Guru System's Casey Cole explains how to maximise value from data while minimising the associated risks of sharing.
We’re often told that energy data is valuable. Less often discussed is the fact that handling data can be risky. But just as not all data is equally valuable, some types of data are riskier than others. The trick is to maximise value while minimising risk.
Energy performance data from utility meters is almost worthless if it stays locked up in the meter. To realise value from the data, for it to become useful information, it needs to move between stakeholders. This is equally true for electricity, gas and heat networks but I'll frame the rest of this discussion in terms of heat.
For illustration, imagine a domestic customer on a heat network. The minimum useful flow of data would be periodic manual reads either by the customer or a meter reader. In this scenario a snapshot of the total count of kilowatt hours moves from the dwelling to the utility company just a few times a year.
There are three aspects of this utility data that we can improve in order to increase its value: granularity (e.g. shorter intervals between reads), richness (e.g. flow and return temperatures, flow rates), and timeliness (e.g. ability to find out what's happening right now). Improve the data in any of these dimensions and the potential value is multiplied.
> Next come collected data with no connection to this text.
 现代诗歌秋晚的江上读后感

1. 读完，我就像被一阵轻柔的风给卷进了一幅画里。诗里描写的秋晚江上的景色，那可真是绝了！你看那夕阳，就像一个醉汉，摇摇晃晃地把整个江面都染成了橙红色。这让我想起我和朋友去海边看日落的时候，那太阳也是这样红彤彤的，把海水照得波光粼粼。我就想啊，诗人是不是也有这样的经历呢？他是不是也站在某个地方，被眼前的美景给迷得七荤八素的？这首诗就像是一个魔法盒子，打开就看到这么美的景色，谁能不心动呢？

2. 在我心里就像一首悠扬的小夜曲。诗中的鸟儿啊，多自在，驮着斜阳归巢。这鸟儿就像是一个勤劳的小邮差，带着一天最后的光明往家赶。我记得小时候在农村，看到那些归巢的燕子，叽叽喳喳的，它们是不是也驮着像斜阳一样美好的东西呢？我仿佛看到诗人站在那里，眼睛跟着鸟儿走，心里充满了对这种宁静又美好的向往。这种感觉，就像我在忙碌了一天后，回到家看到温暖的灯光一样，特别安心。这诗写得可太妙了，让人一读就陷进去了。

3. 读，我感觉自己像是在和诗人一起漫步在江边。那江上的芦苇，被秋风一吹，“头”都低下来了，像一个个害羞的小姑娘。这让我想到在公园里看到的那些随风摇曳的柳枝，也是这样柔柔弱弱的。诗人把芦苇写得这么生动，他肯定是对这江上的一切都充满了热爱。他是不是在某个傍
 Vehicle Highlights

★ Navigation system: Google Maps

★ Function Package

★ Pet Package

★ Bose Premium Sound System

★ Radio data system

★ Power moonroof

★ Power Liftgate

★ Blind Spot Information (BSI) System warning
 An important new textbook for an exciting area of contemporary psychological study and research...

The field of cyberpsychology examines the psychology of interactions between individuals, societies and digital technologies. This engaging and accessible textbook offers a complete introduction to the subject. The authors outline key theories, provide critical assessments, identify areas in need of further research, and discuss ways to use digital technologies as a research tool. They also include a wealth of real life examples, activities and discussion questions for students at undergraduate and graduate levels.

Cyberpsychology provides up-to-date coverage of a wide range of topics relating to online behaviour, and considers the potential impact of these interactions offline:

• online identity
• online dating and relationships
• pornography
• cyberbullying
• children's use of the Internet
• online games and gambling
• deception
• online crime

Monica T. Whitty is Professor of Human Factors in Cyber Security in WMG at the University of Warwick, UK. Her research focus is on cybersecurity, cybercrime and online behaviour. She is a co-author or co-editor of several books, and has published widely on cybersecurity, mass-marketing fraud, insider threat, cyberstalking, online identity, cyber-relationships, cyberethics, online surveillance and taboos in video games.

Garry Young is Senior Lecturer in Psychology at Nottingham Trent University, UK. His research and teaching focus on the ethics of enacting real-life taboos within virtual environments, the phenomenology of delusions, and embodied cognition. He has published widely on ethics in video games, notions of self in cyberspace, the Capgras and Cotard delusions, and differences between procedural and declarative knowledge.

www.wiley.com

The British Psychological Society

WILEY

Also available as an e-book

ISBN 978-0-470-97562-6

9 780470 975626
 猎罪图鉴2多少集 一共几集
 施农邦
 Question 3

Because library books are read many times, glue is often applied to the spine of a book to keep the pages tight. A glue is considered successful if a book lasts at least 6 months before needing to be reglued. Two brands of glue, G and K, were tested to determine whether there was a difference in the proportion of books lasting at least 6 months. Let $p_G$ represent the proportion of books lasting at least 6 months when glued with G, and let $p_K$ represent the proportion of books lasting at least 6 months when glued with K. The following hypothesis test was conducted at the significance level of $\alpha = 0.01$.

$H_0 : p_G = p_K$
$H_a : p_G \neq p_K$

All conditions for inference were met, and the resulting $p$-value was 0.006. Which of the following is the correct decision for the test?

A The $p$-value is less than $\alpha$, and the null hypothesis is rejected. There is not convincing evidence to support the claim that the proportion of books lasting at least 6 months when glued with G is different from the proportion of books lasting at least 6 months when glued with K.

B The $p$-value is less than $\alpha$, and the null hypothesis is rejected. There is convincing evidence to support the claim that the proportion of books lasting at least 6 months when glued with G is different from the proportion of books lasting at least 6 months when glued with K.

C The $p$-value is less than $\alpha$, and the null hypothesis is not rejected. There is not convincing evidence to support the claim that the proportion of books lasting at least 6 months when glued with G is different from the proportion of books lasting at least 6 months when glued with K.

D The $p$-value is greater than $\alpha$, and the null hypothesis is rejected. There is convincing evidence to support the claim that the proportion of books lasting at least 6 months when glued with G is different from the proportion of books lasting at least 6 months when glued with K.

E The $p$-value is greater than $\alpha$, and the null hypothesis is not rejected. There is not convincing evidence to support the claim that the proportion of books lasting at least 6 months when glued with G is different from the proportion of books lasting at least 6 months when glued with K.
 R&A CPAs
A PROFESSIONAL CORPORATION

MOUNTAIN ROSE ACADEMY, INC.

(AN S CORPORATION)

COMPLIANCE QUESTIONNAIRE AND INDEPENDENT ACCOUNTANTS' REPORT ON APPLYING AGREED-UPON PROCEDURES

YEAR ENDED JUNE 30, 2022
By connecting directly to the meters over a communication network, you can improve all three at once.
With valuable data freed from the meter, it can now flow between stakeholders, each of whom may have a different purpose for it. Customers may use it to control their spending and minimise wastage. A heat network operator wants it in order to minimise distribution losses and lower the cost of delivered heat. Engineers want to learn from past projects and design better systems in future. Clients procuring heat networks may use data to check they got what they paid for.
But, regardless of data’s value, some of these stakeholders are wary of obtaining and handling data because of the attendant risks. Top of the list is exposure to the Data Protection Act (DPA). Meter readings (when they're accompanied by a meter id) are personal data and so covered by the DPA. Mishandle such data and the Information Commissioner’s Office may slap a fine on you of up to £500k.
Once a stakeholder has got useful data, they may be reluctant to share it with others. For example, network operators may fear the commercial risk that comes from competitors knowing how their systems are performing. Or engineers may be reluctant to admit that a design failed to achieve its performance requirements. As a result, promising data that has been obtained from meters will now stay locked up in silos rather than helping to improve general practice in the market.
Part of the solution to these silos is for stakeholders to become more confident in how they handle data. The first step to achieve this is to put in place key systems and processes. Standards such as ISO 27001 and Cyber Essentials are invaluable for this.
With a framework in place, incoming data can then be categorised according to type and risk (perhaps by using the Open Data Institute’s data spectrum) and the appropriate controls applied. For example, anonymised data aggregated from several networks is far less sensitive than a year’s worth of half hourly data from a vulnerable residential customer.
Another part of the solution is to recognise that risk and value are not interchangeable: some of the most valuable data carries little or no risk at all. For example, as part of a recent project funded by the Department for Energy and Climate Change, the team at Guru Systems anonymised half hourly data from around a thousand homes to produce diversity curves that are essential for engineers to build better heat networks. We then published the curves as open data under a Creative Commons License. While the anonymised data is low risk, we estimate that it may be worth as much as £450m to the nascent heat industry over the next 10 years.
To sum up, data is worthless if it stays locked up in the utility meter. Improving the data’s granularity, richness and timeliness can increase its usefulness but, to get the most out of it, data needs to be able to move between stakeholders. The risks associated with handling and sharing data can make stakeholders keep it to themselves, but by developing systems and processes to handle data better and by recognising that some of the most valuable data is lowest risk, they can maximise value for themselves and the wider market.